My sister tells me there are three different parts of my history: the part that was my life, the part that we shared, and the things I did because I was with Ex-Husband.  And maybe that’s how I have to tackle the stuff.  Warhammer can go because it makes me irrationally angry and I don’t need to go back to something which makes me throw strops to rival Big Girl’s tantrums.  Dungeons and Dragons I’ll keep because perhaps I’ll go back to it.  Magic, I can keep the decks I love and pass on the rest.  The people: I know, it’s only Facebook.  I’ll hide them, and maybe put them on restricted profiles, and perhaps one day they’ll just be gone.  And the photographs? Well, I’ve already started, because apparently my phone doesn’t have room for much more than 2000 pictures of my children, so I’m making some space. Ex-Husband stays in some pictures, but I’m enjoying being able to delete him in others, and knowing it’s an indicator that I’m moving on.


I don’t even know what day it is any more.

My newspaper was not delivered this morning.  Every Saturday I have the Guardian delivered, and proceed to read about a third of it, usually not including the actual news.  By the time Ex-Husband arrived at 10 am, and my Guardian still hadn’t, I was feeling quite irritated.  I would have to walk down to the newsagents to collect it, and they might have run out, and then they would say they would take it off my bill, but I’m never sure they actually do, and last time I went to complain because the magazine was missing, they laughed at me.  I’m glad, therefore, that I realised, before I left to complain, that the reason my Saturday Guardian didn’t arrive is that today is Tuesday.  It feels like a Saturday because it’s usually a Saturday when Ex-Husband picks the girls up from home.  I hope I remember tomorrow that it’s Wednesday and go to work.
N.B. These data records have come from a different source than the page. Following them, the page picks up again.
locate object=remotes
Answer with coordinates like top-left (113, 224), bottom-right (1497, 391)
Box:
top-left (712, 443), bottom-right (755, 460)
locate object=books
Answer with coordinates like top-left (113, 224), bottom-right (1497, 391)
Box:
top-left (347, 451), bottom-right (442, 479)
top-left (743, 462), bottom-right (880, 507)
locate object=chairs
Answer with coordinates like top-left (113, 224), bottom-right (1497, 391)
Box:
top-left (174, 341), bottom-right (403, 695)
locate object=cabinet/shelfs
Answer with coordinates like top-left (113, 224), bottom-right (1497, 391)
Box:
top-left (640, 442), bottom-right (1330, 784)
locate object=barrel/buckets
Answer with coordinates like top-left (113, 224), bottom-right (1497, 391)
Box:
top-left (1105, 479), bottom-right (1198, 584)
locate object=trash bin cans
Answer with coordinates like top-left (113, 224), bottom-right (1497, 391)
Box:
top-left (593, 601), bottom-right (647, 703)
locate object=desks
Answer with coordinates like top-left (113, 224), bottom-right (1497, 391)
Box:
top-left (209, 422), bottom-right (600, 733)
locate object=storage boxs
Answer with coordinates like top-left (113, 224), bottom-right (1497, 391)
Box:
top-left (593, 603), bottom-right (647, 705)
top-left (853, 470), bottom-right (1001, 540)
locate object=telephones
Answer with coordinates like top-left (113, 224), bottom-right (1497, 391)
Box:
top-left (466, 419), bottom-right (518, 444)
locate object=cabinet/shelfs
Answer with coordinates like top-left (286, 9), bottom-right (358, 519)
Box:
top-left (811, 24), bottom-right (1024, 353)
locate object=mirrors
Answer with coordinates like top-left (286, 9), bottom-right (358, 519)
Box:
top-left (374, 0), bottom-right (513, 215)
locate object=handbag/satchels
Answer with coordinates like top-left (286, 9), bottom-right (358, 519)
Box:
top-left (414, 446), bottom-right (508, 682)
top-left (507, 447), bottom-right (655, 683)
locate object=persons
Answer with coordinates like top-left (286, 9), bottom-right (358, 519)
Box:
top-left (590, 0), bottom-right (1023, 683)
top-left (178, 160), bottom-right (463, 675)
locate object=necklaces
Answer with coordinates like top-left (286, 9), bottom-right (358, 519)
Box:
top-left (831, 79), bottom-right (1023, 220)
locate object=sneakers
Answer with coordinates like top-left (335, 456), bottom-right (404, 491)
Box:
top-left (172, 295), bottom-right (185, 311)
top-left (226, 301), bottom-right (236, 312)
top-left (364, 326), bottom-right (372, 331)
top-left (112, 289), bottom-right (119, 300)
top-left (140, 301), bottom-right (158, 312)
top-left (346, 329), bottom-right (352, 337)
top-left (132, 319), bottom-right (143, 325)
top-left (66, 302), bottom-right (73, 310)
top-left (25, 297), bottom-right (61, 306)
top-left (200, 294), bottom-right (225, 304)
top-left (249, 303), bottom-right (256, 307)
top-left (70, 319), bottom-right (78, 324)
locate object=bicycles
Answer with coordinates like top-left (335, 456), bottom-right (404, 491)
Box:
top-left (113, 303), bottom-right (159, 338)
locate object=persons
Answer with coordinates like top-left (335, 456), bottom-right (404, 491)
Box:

My children’s access arrangements baffle me.  On Friday I went to nursery to collect Big Girl and Small Girl, and they weren’t there.  Of course, I panicked, that dull fear that rushes through me when my children are not where I expect them to be and I imagine a life without them in it.  Not that Ex-Husband would ever run away with them.  Just like he would never have left me with no warning that there was anything wrong.  And then the irritation, as the nursery staff explained that Ex-Husband had told them the day before that they would not be in because it was his day off.  And then annoyance, scrolling back through texts as I pushed an empty pushchair home, realising that we had arranged that he would drop them at home, and that I had forgotten this.  At least nursery think he is an inconsiderate arse rather than thinking I am an incompetent parent.  I probably won’t put them right on this matter.

Ex-Husband gets his random shifts about three weeks in advance, tells me when he is free to have the girls, and then we negotiate over when they will see him.  This is often quite stressful because there is no trust on either side, no shared understanding of the girls’ needs from access and very different priorities and perspectives.  And so I am living with one set of confusing and irregular access arrangements and negotiating a completely different set of arrangements a month ahead, often on little sleep and while trying to do a stressful job and look after two small and demanding children.  So yes, I get confused.

Ex-Husband’s training course comes to an end in a couple of months and then he will be onto random shifts until he gets a fixed shift-pattern.  I am hoping this will happen sooner rather than later so we can have one big discussion about access and then I will be able to plan ahead for nursery, and for the girls, and for my social life.  And so Ex-Husband and I will have less to discuss and less to argue about and more reason to move on and move apart.  And so I, hopefully, will only go to nursery when my children are actually there.